§ EXTRACT TO READ
** BEGIN **

On April 7, 2009, Tiger Kid participated in a 10-man Torneo cibernetico for the vacant CMLL World Super Lightweight Championship. The other participants included Rey Cometa, Pegasso, Pólvora, Ángel Azteca Jr., Inquisidor, Súper Comando, Ángel de Oro, Ángel de Plata and eventual winner Máscara Dorada. Tiger Kid teamed up with Mr. Niebla, a member of La Peste Negra along with his uncles Negro Casas and El Felino, to participate in the 2009 Gran Alternativa tournament. The Gran Alternativa tournament is an annual CMLL tournament that teams a veteran and a rookie (Novato) up for a tag team tournament. In the first round, Tiger Kid and Mr. Niebla defeated Blue Panther and Rey Cometa, but lost in the semi-final to Místico and Ángel de Oro. On October 18, 2009, Tiger Kid was one of 12 wrestlers who put his mask on the line in a 12-man Luchas de Apuestas cage match. He was the third person to escape the cage keeping his mask safe, the final saw Pólvora pin Tigre Blanco to unmask him.

** END **

§ YOUR GOAL
Answer these questions using the passage on Tiger Kid above.
1. Who won the 10-man Torneo cibernetico held on April 7, 2009?
2. Which pair beat Tiger Kid and Mr. Niebla in the semi-final of the 2009 Gran Alternativa?
3. In what order did Tiger Kid escape the cage in the match of October 18, 2009?

§ LISTING
** BEGIN **

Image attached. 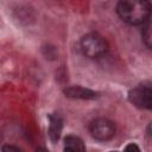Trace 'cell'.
<instances>
[{
	"instance_id": "7",
	"label": "cell",
	"mask_w": 152,
	"mask_h": 152,
	"mask_svg": "<svg viewBox=\"0 0 152 152\" xmlns=\"http://www.w3.org/2000/svg\"><path fill=\"white\" fill-rule=\"evenodd\" d=\"M64 152H86L83 140L77 135H66L64 139Z\"/></svg>"
},
{
	"instance_id": "13",
	"label": "cell",
	"mask_w": 152,
	"mask_h": 152,
	"mask_svg": "<svg viewBox=\"0 0 152 152\" xmlns=\"http://www.w3.org/2000/svg\"><path fill=\"white\" fill-rule=\"evenodd\" d=\"M110 152H115V151H110Z\"/></svg>"
},
{
	"instance_id": "11",
	"label": "cell",
	"mask_w": 152,
	"mask_h": 152,
	"mask_svg": "<svg viewBox=\"0 0 152 152\" xmlns=\"http://www.w3.org/2000/svg\"><path fill=\"white\" fill-rule=\"evenodd\" d=\"M36 152H48V151H46L44 147H38V148L36 150Z\"/></svg>"
},
{
	"instance_id": "12",
	"label": "cell",
	"mask_w": 152,
	"mask_h": 152,
	"mask_svg": "<svg viewBox=\"0 0 152 152\" xmlns=\"http://www.w3.org/2000/svg\"><path fill=\"white\" fill-rule=\"evenodd\" d=\"M0 141H1V132H0Z\"/></svg>"
},
{
	"instance_id": "4",
	"label": "cell",
	"mask_w": 152,
	"mask_h": 152,
	"mask_svg": "<svg viewBox=\"0 0 152 152\" xmlns=\"http://www.w3.org/2000/svg\"><path fill=\"white\" fill-rule=\"evenodd\" d=\"M128 100L138 108L151 109L152 107V89L150 86H138L128 93Z\"/></svg>"
},
{
	"instance_id": "10",
	"label": "cell",
	"mask_w": 152,
	"mask_h": 152,
	"mask_svg": "<svg viewBox=\"0 0 152 152\" xmlns=\"http://www.w3.org/2000/svg\"><path fill=\"white\" fill-rule=\"evenodd\" d=\"M125 152H140V148L135 144H128L125 147Z\"/></svg>"
},
{
	"instance_id": "3",
	"label": "cell",
	"mask_w": 152,
	"mask_h": 152,
	"mask_svg": "<svg viewBox=\"0 0 152 152\" xmlns=\"http://www.w3.org/2000/svg\"><path fill=\"white\" fill-rule=\"evenodd\" d=\"M89 129H90L91 135L95 139L101 140V141L109 140L115 134L114 124L110 120L104 119V118H99V119H95L94 121H91Z\"/></svg>"
},
{
	"instance_id": "9",
	"label": "cell",
	"mask_w": 152,
	"mask_h": 152,
	"mask_svg": "<svg viewBox=\"0 0 152 152\" xmlns=\"http://www.w3.org/2000/svg\"><path fill=\"white\" fill-rule=\"evenodd\" d=\"M2 152H23V150H20L19 147H17L14 145H4Z\"/></svg>"
},
{
	"instance_id": "8",
	"label": "cell",
	"mask_w": 152,
	"mask_h": 152,
	"mask_svg": "<svg viewBox=\"0 0 152 152\" xmlns=\"http://www.w3.org/2000/svg\"><path fill=\"white\" fill-rule=\"evenodd\" d=\"M144 25V28H142V39H144V43L146 44V46L150 49L151 45H152V38H151V23H150V19L142 24Z\"/></svg>"
},
{
	"instance_id": "1",
	"label": "cell",
	"mask_w": 152,
	"mask_h": 152,
	"mask_svg": "<svg viewBox=\"0 0 152 152\" xmlns=\"http://www.w3.org/2000/svg\"><path fill=\"white\" fill-rule=\"evenodd\" d=\"M116 12L125 23L140 25L150 19L151 4L145 0H121L116 5Z\"/></svg>"
},
{
	"instance_id": "2",
	"label": "cell",
	"mask_w": 152,
	"mask_h": 152,
	"mask_svg": "<svg viewBox=\"0 0 152 152\" xmlns=\"http://www.w3.org/2000/svg\"><path fill=\"white\" fill-rule=\"evenodd\" d=\"M81 49L87 57L96 58L102 56L107 51L108 45L100 34L88 33L81 40Z\"/></svg>"
},
{
	"instance_id": "6",
	"label": "cell",
	"mask_w": 152,
	"mask_h": 152,
	"mask_svg": "<svg viewBox=\"0 0 152 152\" xmlns=\"http://www.w3.org/2000/svg\"><path fill=\"white\" fill-rule=\"evenodd\" d=\"M50 124H49V137L51 141L56 142L61 138L62 129H63V120L58 114L50 115Z\"/></svg>"
},
{
	"instance_id": "5",
	"label": "cell",
	"mask_w": 152,
	"mask_h": 152,
	"mask_svg": "<svg viewBox=\"0 0 152 152\" xmlns=\"http://www.w3.org/2000/svg\"><path fill=\"white\" fill-rule=\"evenodd\" d=\"M64 95L69 99H77V100H93L97 97V93L81 87V86H71L64 89Z\"/></svg>"
}]
</instances>
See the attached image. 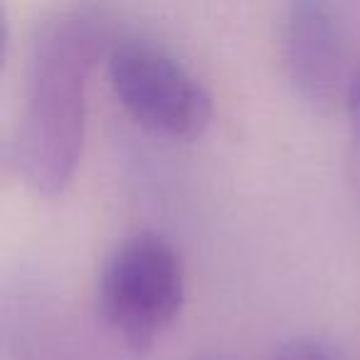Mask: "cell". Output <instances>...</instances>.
Listing matches in <instances>:
<instances>
[{
  "label": "cell",
  "mask_w": 360,
  "mask_h": 360,
  "mask_svg": "<svg viewBox=\"0 0 360 360\" xmlns=\"http://www.w3.org/2000/svg\"><path fill=\"white\" fill-rule=\"evenodd\" d=\"M116 25L91 6H65L37 18L22 52L20 96L3 155L32 193L55 198L77 173L86 136L89 79Z\"/></svg>",
  "instance_id": "cell-1"
},
{
  "label": "cell",
  "mask_w": 360,
  "mask_h": 360,
  "mask_svg": "<svg viewBox=\"0 0 360 360\" xmlns=\"http://www.w3.org/2000/svg\"><path fill=\"white\" fill-rule=\"evenodd\" d=\"M186 294V257L165 232L150 227L116 242L96 279L101 319L139 353L178 319Z\"/></svg>",
  "instance_id": "cell-2"
},
{
  "label": "cell",
  "mask_w": 360,
  "mask_h": 360,
  "mask_svg": "<svg viewBox=\"0 0 360 360\" xmlns=\"http://www.w3.org/2000/svg\"><path fill=\"white\" fill-rule=\"evenodd\" d=\"M104 67L119 104L146 129L195 139L212 121V91L155 37L119 27Z\"/></svg>",
  "instance_id": "cell-3"
},
{
  "label": "cell",
  "mask_w": 360,
  "mask_h": 360,
  "mask_svg": "<svg viewBox=\"0 0 360 360\" xmlns=\"http://www.w3.org/2000/svg\"><path fill=\"white\" fill-rule=\"evenodd\" d=\"M276 52L291 89L316 111L345 104L355 62L340 11L328 0H291L276 20Z\"/></svg>",
  "instance_id": "cell-4"
},
{
  "label": "cell",
  "mask_w": 360,
  "mask_h": 360,
  "mask_svg": "<svg viewBox=\"0 0 360 360\" xmlns=\"http://www.w3.org/2000/svg\"><path fill=\"white\" fill-rule=\"evenodd\" d=\"M345 129H348V139H345V168H348V180L353 188V195L360 205V60L355 62L353 79L348 86V96H345Z\"/></svg>",
  "instance_id": "cell-5"
},
{
  "label": "cell",
  "mask_w": 360,
  "mask_h": 360,
  "mask_svg": "<svg viewBox=\"0 0 360 360\" xmlns=\"http://www.w3.org/2000/svg\"><path fill=\"white\" fill-rule=\"evenodd\" d=\"M269 360H343V355L323 335L294 333L274 345Z\"/></svg>",
  "instance_id": "cell-6"
},
{
  "label": "cell",
  "mask_w": 360,
  "mask_h": 360,
  "mask_svg": "<svg viewBox=\"0 0 360 360\" xmlns=\"http://www.w3.org/2000/svg\"><path fill=\"white\" fill-rule=\"evenodd\" d=\"M193 360H225L220 353H200V355H195Z\"/></svg>",
  "instance_id": "cell-7"
}]
</instances>
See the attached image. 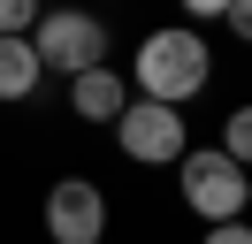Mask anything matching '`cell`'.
<instances>
[{"mask_svg":"<svg viewBox=\"0 0 252 244\" xmlns=\"http://www.w3.org/2000/svg\"><path fill=\"white\" fill-rule=\"evenodd\" d=\"M206 76H214V54H206V38L191 23H160L138 38V61H130V84H138V99H160V107H184L206 92Z\"/></svg>","mask_w":252,"mask_h":244,"instance_id":"6da1fadb","label":"cell"},{"mask_svg":"<svg viewBox=\"0 0 252 244\" xmlns=\"http://www.w3.org/2000/svg\"><path fill=\"white\" fill-rule=\"evenodd\" d=\"M31 54L46 76H84V69H107V23L92 8H46L31 30Z\"/></svg>","mask_w":252,"mask_h":244,"instance_id":"7a4b0ae2","label":"cell"},{"mask_svg":"<svg viewBox=\"0 0 252 244\" xmlns=\"http://www.w3.org/2000/svg\"><path fill=\"white\" fill-rule=\"evenodd\" d=\"M176 191H184V206L199 214L206 229L214 221H245V168L221 145H191L184 160H176Z\"/></svg>","mask_w":252,"mask_h":244,"instance_id":"3957f363","label":"cell"},{"mask_svg":"<svg viewBox=\"0 0 252 244\" xmlns=\"http://www.w3.org/2000/svg\"><path fill=\"white\" fill-rule=\"evenodd\" d=\"M115 145L123 160L138 168H176L191 152V130H184V107H160V99H130L123 122H115Z\"/></svg>","mask_w":252,"mask_h":244,"instance_id":"277c9868","label":"cell"},{"mask_svg":"<svg viewBox=\"0 0 252 244\" xmlns=\"http://www.w3.org/2000/svg\"><path fill=\"white\" fill-rule=\"evenodd\" d=\"M46 237L54 244H107V191L92 176L46 183Z\"/></svg>","mask_w":252,"mask_h":244,"instance_id":"5b68a950","label":"cell"},{"mask_svg":"<svg viewBox=\"0 0 252 244\" xmlns=\"http://www.w3.org/2000/svg\"><path fill=\"white\" fill-rule=\"evenodd\" d=\"M123 107H130V84L115 69H84V76H69V115L77 122H123Z\"/></svg>","mask_w":252,"mask_h":244,"instance_id":"8992f818","label":"cell"},{"mask_svg":"<svg viewBox=\"0 0 252 244\" xmlns=\"http://www.w3.org/2000/svg\"><path fill=\"white\" fill-rule=\"evenodd\" d=\"M38 84H46V69H38L31 38H0V107H23Z\"/></svg>","mask_w":252,"mask_h":244,"instance_id":"52a82bcc","label":"cell"},{"mask_svg":"<svg viewBox=\"0 0 252 244\" xmlns=\"http://www.w3.org/2000/svg\"><path fill=\"white\" fill-rule=\"evenodd\" d=\"M221 152H229V160L252 176V99H245V107H229V122H221Z\"/></svg>","mask_w":252,"mask_h":244,"instance_id":"ba28073f","label":"cell"},{"mask_svg":"<svg viewBox=\"0 0 252 244\" xmlns=\"http://www.w3.org/2000/svg\"><path fill=\"white\" fill-rule=\"evenodd\" d=\"M38 15H46V0H0V38H31Z\"/></svg>","mask_w":252,"mask_h":244,"instance_id":"9c48e42d","label":"cell"},{"mask_svg":"<svg viewBox=\"0 0 252 244\" xmlns=\"http://www.w3.org/2000/svg\"><path fill=\"white\" fill-rule=\"evenodd\" d=\"M199 244H252V221H214Z\"/></svg>","mask_w":252,"mask_h":244,"instance_id":"30bf717a","label":"cell"},{"mask_svg":"<svg viewBox=\"0 0 252 244\" xmlns=\"http://www.w3.org/2000/svg\"><path fill=\"white\" fill-rule=\"evenodd\" d=\"M221 23H229V38L252 46V0H229V15H221Z\"/></svg>","mask_w":252,"mask_h":244,"instance_id":"8fae6325","label":"cell"},{"mask_svg":"<svg viewBox=\"0 0 252 244\" xmlns=\"http://www.w3.org/2000/svg\"><path fill=\"white\" fill-rule=\"evenodd\" d=\"M184 15H191V23H221V15H229V0H184Z\"/></svg>","mask_w":252,"mask_h":244,"instance_id":"7c38bea8","label":"cell"},{"mask_svg":"<svg viewBox=\"0 0 252 244\" xmlns=\"http://www.w3.org/2000/svg\"><path fill=\"white\" fill-rule=\"evenodd\" d=\"M245 214H252V176H245Z\"/></svg>","mask_w":252,"mask_h":244,"instance_id":"4fadbf2b","label":"cell"}]
</instances>
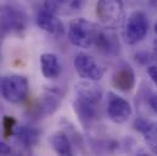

** END **

§ RESULT OF THIS TASK
1. Máscara Dorada
2. Místico and Ángel de Oro
3. Third